- **The data**:

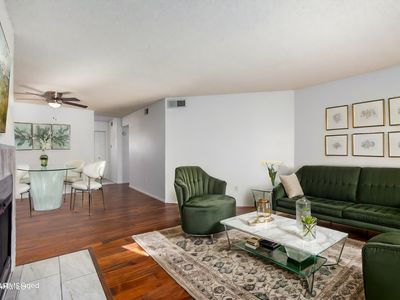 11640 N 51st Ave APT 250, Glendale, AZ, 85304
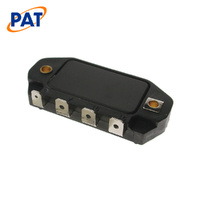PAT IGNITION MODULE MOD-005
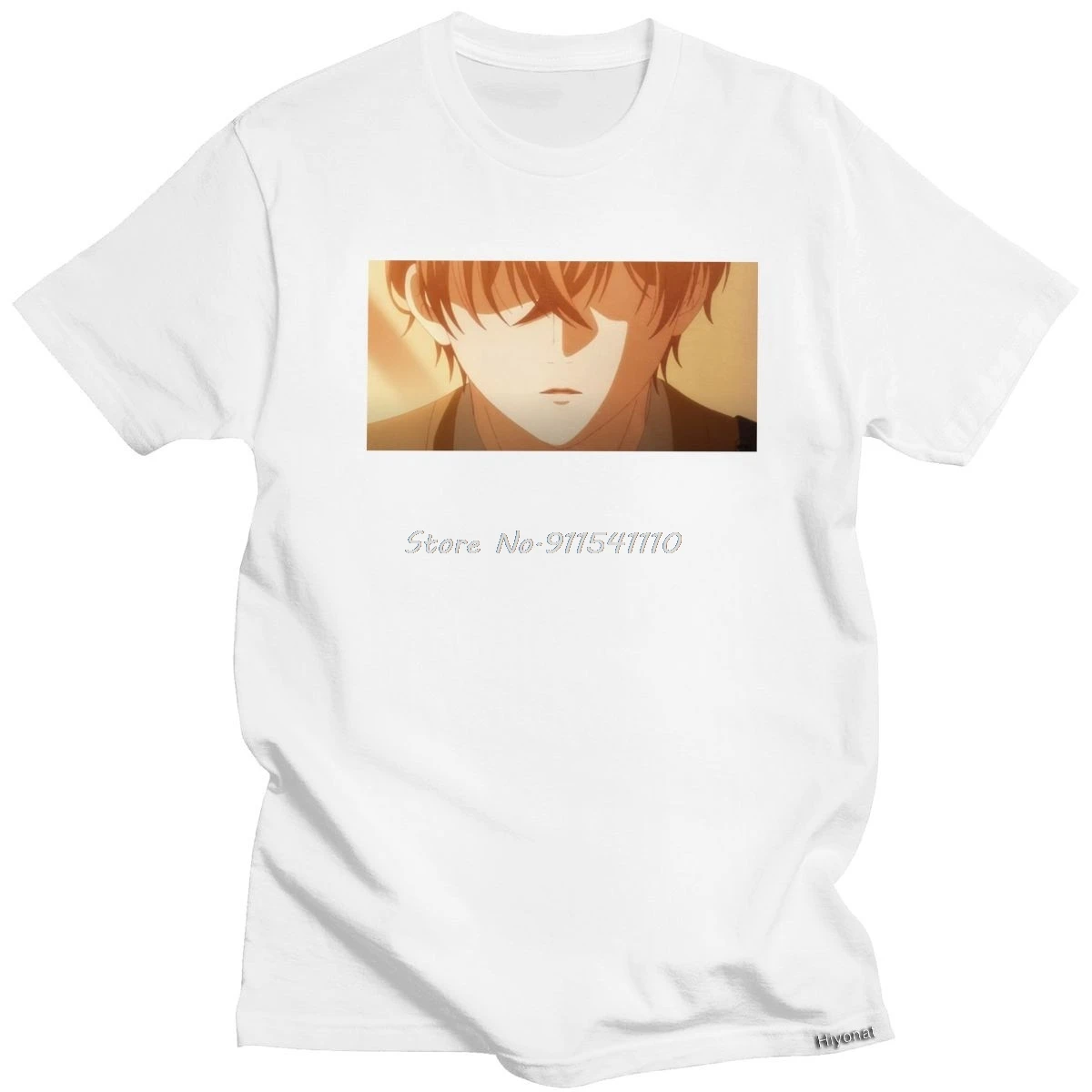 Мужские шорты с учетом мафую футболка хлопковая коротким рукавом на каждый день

==

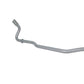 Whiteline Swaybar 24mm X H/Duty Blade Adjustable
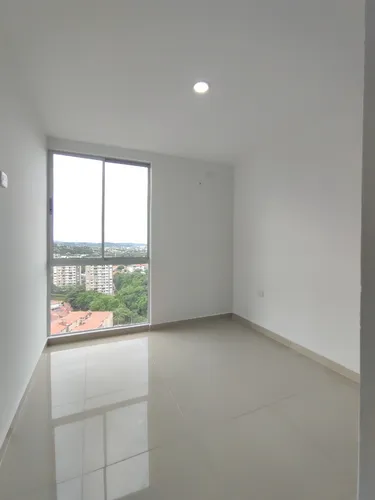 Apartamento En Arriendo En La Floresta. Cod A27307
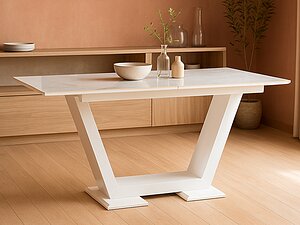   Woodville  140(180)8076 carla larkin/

- **Exercise directions**:
Make an exact copy of the lines above, beginning with the line with "PAT IGNITION MODULE MOD-005" and ending with the line with "Мужские шорты с", and keep the pictures out of it.

- **Response box**:
PAT IGNITION MODULE MOD-005
 Мужские шорты с учетом мафую футболка хлопковая коротким рукавом на каждый день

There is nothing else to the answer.